A noção de Buñuel sobre a mise-en-scène é espantosa. Em filmes como esse, de pouco espaço, muita filosofia e debate constante, a valorização dos atores e a imposição de um bom ritmo são essenciais. Anjo Exterminador, então, seria um predecessor de filmes como Ensaio sobre a Cegueira, que utilizam das más condições do ser humano para estudá-lo da maneira mais crua. Não por acaso, ambos os filmes dividem o ensemble cast, em que o todo é mais importante que o individual. E como um diretor conseguiria arrancar atuações homogeneamente soberbas de um elenco que, dentro do contexto, não importa individualmente? Compondo as cenas com segurança, o diretor organiza os atores com destreza ao passear a câmera de seu filme, brilhantemente fotografado por Gabriel Figueroa, pelo salão. Ao registrar o trivial e rir da desmistificação alheia, Buñuel dita esse bom ritmo de maneira impecável a ponto de 86 minutos parecerem 30.


Após se divertir bastante, tanto na técnica quanto no roteiro, Buñuel ainda finaliza a sua narrativa dentro da mansão de maneira anticlimática, guardando a carta na manga em seu desfecho, esplêndida como poucos. Ao utilizar um dos referenciais burgueses (que, "curiosamente", é ligado á religião católica), o diretor esquematiza o palco para seu apoteótico final. Dando ainda em seu último take o seu sermão à Igreja, Buñuel o faz de maneira divertidíssima, ainda que propositalmente forçada. Esse brilhantismo sádico é o que torturou os "heróis" desde o princípio e não os poupa em momento algum.
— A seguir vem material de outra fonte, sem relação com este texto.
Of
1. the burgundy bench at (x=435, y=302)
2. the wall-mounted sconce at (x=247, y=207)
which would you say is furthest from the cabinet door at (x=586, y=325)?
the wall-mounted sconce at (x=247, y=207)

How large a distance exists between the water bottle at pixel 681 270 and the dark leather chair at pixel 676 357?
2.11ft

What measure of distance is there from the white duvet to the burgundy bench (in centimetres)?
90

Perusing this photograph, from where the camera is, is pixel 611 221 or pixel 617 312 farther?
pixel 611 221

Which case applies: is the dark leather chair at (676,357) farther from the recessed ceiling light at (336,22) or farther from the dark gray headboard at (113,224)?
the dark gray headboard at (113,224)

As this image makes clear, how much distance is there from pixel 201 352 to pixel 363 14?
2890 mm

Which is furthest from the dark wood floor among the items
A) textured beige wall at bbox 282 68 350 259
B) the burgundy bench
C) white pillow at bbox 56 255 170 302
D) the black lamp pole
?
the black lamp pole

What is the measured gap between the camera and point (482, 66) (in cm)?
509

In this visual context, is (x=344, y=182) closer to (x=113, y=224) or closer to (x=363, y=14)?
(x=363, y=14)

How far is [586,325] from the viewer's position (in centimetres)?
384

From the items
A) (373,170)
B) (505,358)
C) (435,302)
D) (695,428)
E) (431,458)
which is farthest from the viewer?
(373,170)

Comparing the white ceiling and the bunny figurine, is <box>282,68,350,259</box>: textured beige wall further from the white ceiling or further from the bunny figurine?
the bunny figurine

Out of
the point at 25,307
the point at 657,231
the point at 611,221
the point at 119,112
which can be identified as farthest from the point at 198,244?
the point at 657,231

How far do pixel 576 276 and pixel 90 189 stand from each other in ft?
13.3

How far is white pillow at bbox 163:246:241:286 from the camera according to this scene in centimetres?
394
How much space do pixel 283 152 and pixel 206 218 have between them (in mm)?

Talvez a maior diversão dessa obra-prima, é analisar a fusão dos dois critérios a serem criticados e a maneira que o diretor faz para rirmos deles. Quando o pobre cordeiro de Deus entra no salão, o destino não poderia ser outro. Aqueles cidadãos são jogados aos leões sem a menor compaixão, mas não há como não se esbaldar de rir com a fina camada da sociedade que, julgando-se civilizada, acaba se ofendendo gratuitamente apenas para se sentir melhor.


Ainda querendo saber por que aqueles homens e mulheres estão ali presos? Não é necessário buscar essa resposta já que, como o manso e adorável Urso da mansão, esse é um mistério que encanta justamente por sua falta de resposta coerente. Mas se insiste em saber, tudo bem. O homem que os prendeu se chama Luis Buñuel. Mas não o culpe.


A culpa é dos hóspedes. Ser católico e burguês dá nisso.